**文書の抜粋:**
相続税

相続税の2割加算とは?対象者の判定や計算方法をわかりやすく解説

相続税

相続税には、相続人によって納税額を2割加算しなくてはいけない制度があります。相続税は金額的にも多額になるケースも多く、2割の加算はとてもインパクトが大きいでしょう。もし、この2割加算について知らずに申告してしまうと、加算税や延滞税などのペナルティが課される可能性もあります。まずは、この2割加算の仕組みについて解説し、どのような人が対象となるのか、どのように計算するのかを解説していきます。

相続税の2割加算とは?

相続、遺贈などの贈与によって財産を取得した人が、亡くなった方(被相続人)の「一親等の血族」および「配偶者」以外の人である場合には、相続税額にその20%を加算しなくてはいけない制度のことを指します。

参考:国税庁サイト

2割加算の趣旨は?

被相続人と血縁関係が近い人と遠い人、または血縁関係のない人が同じ相続税額を支払うのは不公平だと考えられるためです。さらに、孫が財産を取得することで、相続税が1回分飛ばすことができるため、この2割加算の制度によって相続税負担の調整を図る目的もあります。

2割加算の対象者とは

2割加算の対象者

2割加算の対象者には、以下の人々が含まれます。

  • 兄弟姉妹
  • 祖父母
  • 代襲相続人ではない孫
  • 被相続人の養子となった孫
  • 内縁の夫や妻
  • 法定相続人以外の人など

2割加算の非対象者

2割加算の対象にならない方は次の通りです。

  • 1親等の血族(父母や子ども)
  • 配偶者
  • 子の代襲相続人
  • 孫以外の養子
  • 4の代襲相続人

「代襲相続」とは、本来相続人となるべき人が被相続人の死亡時にすでに亡くなっている場合に、その子などが代わりに相続人となることを指します。上記1~5に該当しない人、つまり被相続人の祖父母、兄弟姉妹、甥、姪、孫、その他の人が2割加算の対象者となります。

注意が必要なのは「孫」の扱いです。
相続開始時に被相続人の子が既に死亡していて、その孫が代襲相続人となっている場合は、3の代襲相続に該当するため「2割加算の対象外」となります。しかし、被相続人が孫を養子にしている場合(孫養子)は、2割加算の対象者となります。また、この孫養子の親(被相続人の実子)が相続開始時点で亡くなっていた場合、その孫養子は代襲相続人となり、結果として2割加算の対象外となります。

相続税の2割加算の計算方法

計算式はとてもシンプルで以下の通りです。

加算金額=各人の税額控除前の相続税額×0.2

なお、そうぞくんでは自動で2割加算が計算されますのでご安心ください!

相続税の計算はこちらの記事を参考にしてください。

**収集データ:**
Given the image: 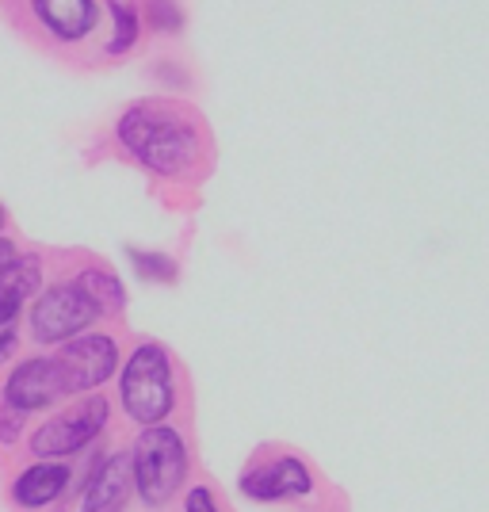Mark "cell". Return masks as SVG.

**課題:** 上の相続税の2割加算に関する文書のうち、「注意が必要なのは「孫」の扱いです。」から「なお、そうぞくんでは自動で2割加算が計算されますのでご安心ください!」までを、両端の語句も含めて一字一句違えずに書き写してください。

**課題の解答:**
注意が必要なのは「孫」の扱いです。
相続開始時に被相続人の子が既に死亡していて、その孫が代襲相続人となっている場合は、3の代襲相続に該当するため「2割加算の対象外」となります。しかし、被相続人が孫を養子にしている場合(孫養子)は、2割加算の対象者となります。また、この孫養子の親(被相続人の実子)が相続開始時点で亡くなっていた場合、その孫養子は代襲相続人となり、結果として2割加算の対象外となります。

相続税の2割加算の計算方法

計算式はとてもシンプルで以下の通りです。

加算金額=各人の税額控除前の相続税額×0.2

なお、そうぞくんでは自動で2割加算が計算されますのでご安心ください!